I had coffee this morning with the Director of Store Planning for a chain of 3500 stores who worked for me years ago.  His career has been a hopscotch of planogramming, analytics, management, store planning, visual merchandising, store projects and systems.  Now, nearly all of those functions report to him and he is wondering what he does next.  In his early 40’s, he no longer gets a new job title ever couple of years and the pay raise and change in responsibility that comes with it.  His functional area is making steady efficiency and process improvements, but he wonders if there is any way to break out of his “box” as Planogram-Guy.  Gifted with an analyst mind-set and experience, he is finding himself drawn to the more creative aspects of store design and experiential branding.

    This Director is going through a very common experience nearly all functional heads navigate as they transition from Journeyman to Master. Personal development starts to stagnate compared to the past where new skills and techniques were built upon quarter after quarter.  Even new projects begin to have a feeling of familiarity.   In Space Management, the cycle of planogram changes, store merchandising calendars and seasonal changes heightens that feeling of repetition.

    There were two pieces of advice I had for this mentee to give him a new lens to think about his ongoing career growth.

    The first – and most important – was to take control of his own growth.  It is an extremely rare company that gives much thought to the ongoing development of forty-year-old middle managers. Development programs and talent identification tends to focus on the newly hired and senior executives.  Waiting for someone to recognize your talents or your possible contributions is a waste of time.   Identify where you want to learn or contribute more (in his case, the intersection of branding and store design) and look for the natural touchpoints in your current role where you can augment those experiences.
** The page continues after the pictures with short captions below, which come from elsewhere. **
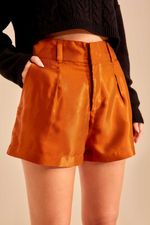 02039717_7447_3-SHORT-TECIDO-ALFAIATARIA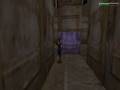 videos de Tomb Raider 3 Glitchless Thames Wharf: 0:24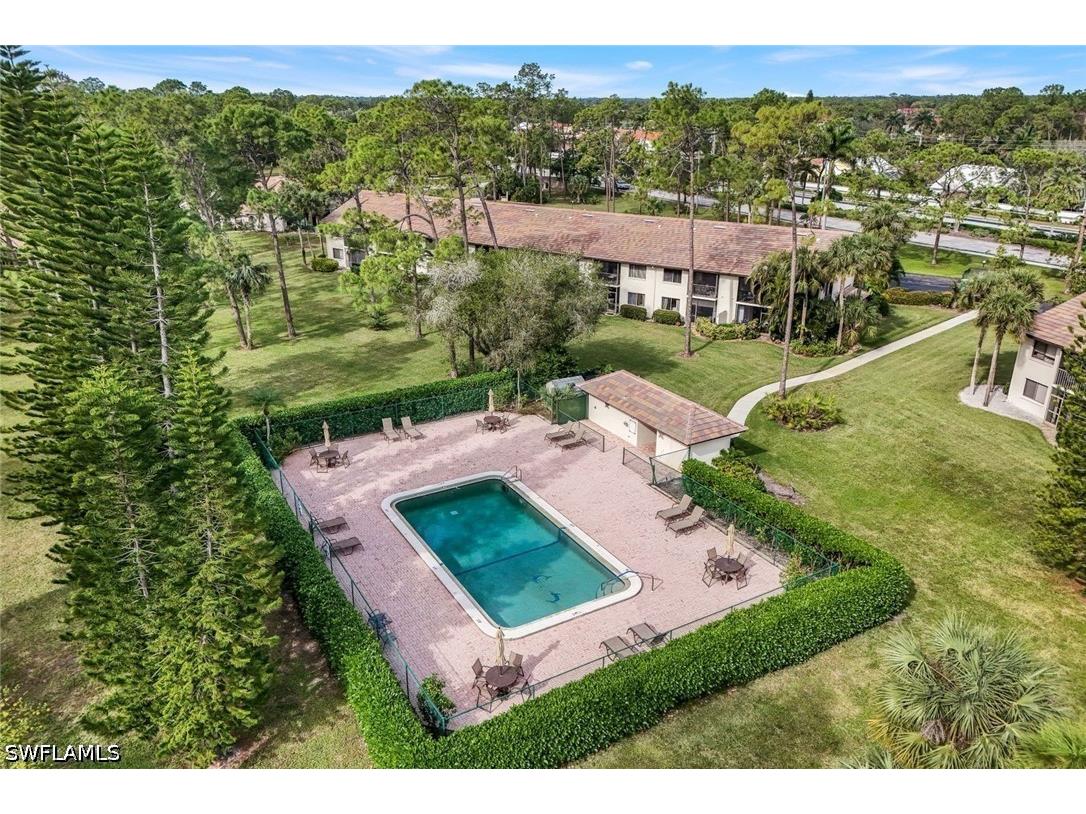 5857 Rattlesnake Hammock Road #107 Naples FL 34113 226018209 image16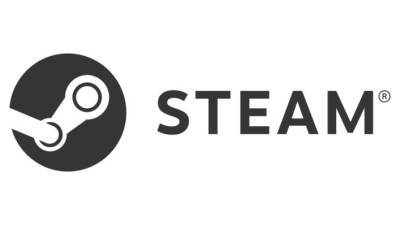 Корпорация Valve отреагировала на запрет пользователям Steam скачивать старые версии игр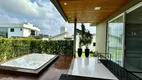 Foto 25 de Casa com 3 Quartos à venda, 231m² em Primeira Linha, Criciúma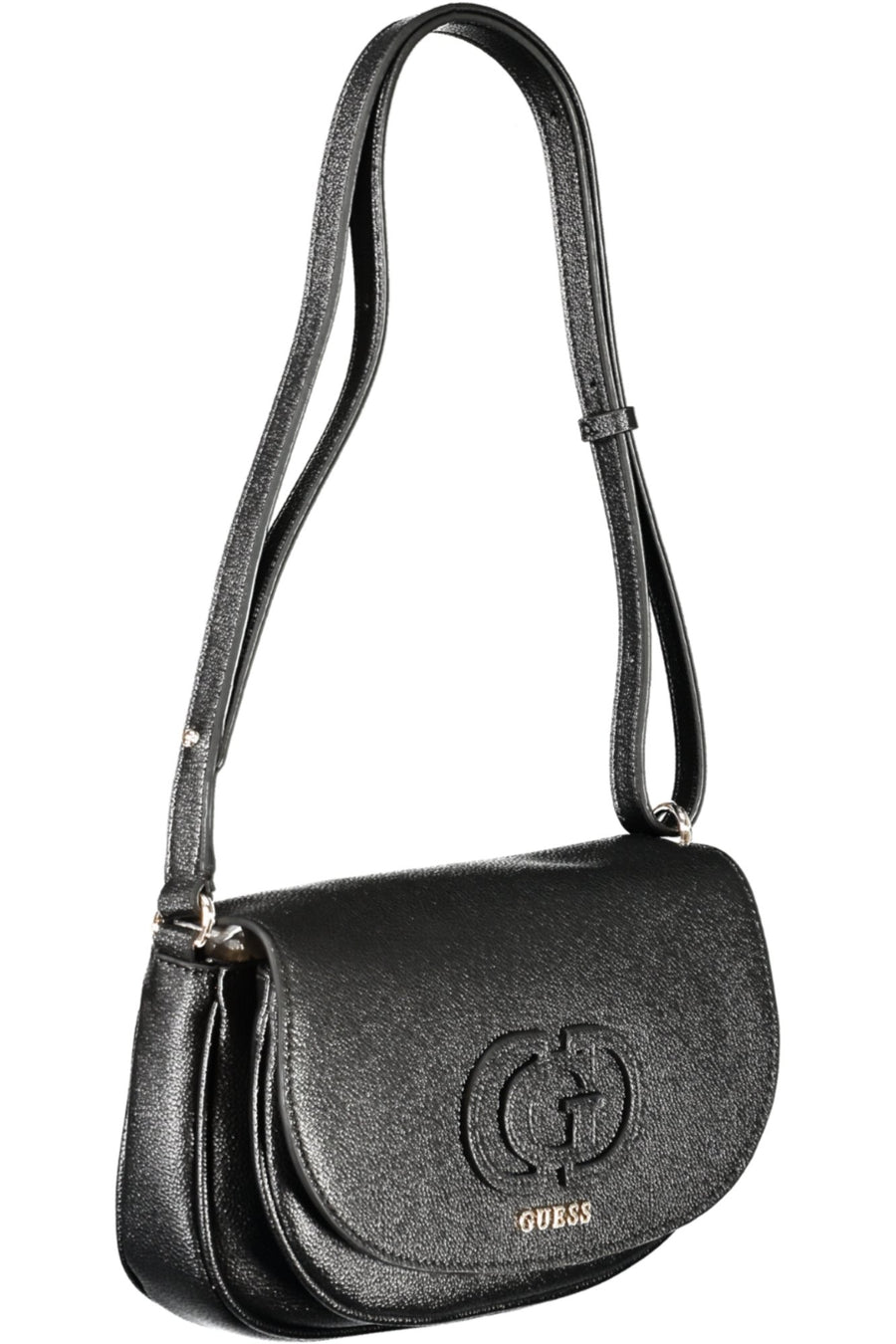 Guess Jeans Women's Bag Black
    The second – where things move from thinking to doing – is to start making connections across departments that showcase your new thinking. In his case, I suggested that he set up coffees or lunches with his counterparts in Marketing and start asking how he can help them bring their current branding strategies to life in the store.  I promised him that as he started to reach “across the aisle” and work outside of his normal circle of peers and did so in a proactive and voluntary way, people would begin to think of him differently.  They would recognize his broader, more strategic thinking and he could break out of his “Planogram-Guy” box.

    He smirked, “well, of course, I think of more than planograms and store shelves.  Why will that surprise them?”

    “Because they don’t know you.  They don’t know what you think about if you don’t start asking those kinds of questions.”

    “You make is sound easy.”

    “It is.  You just have to begin.”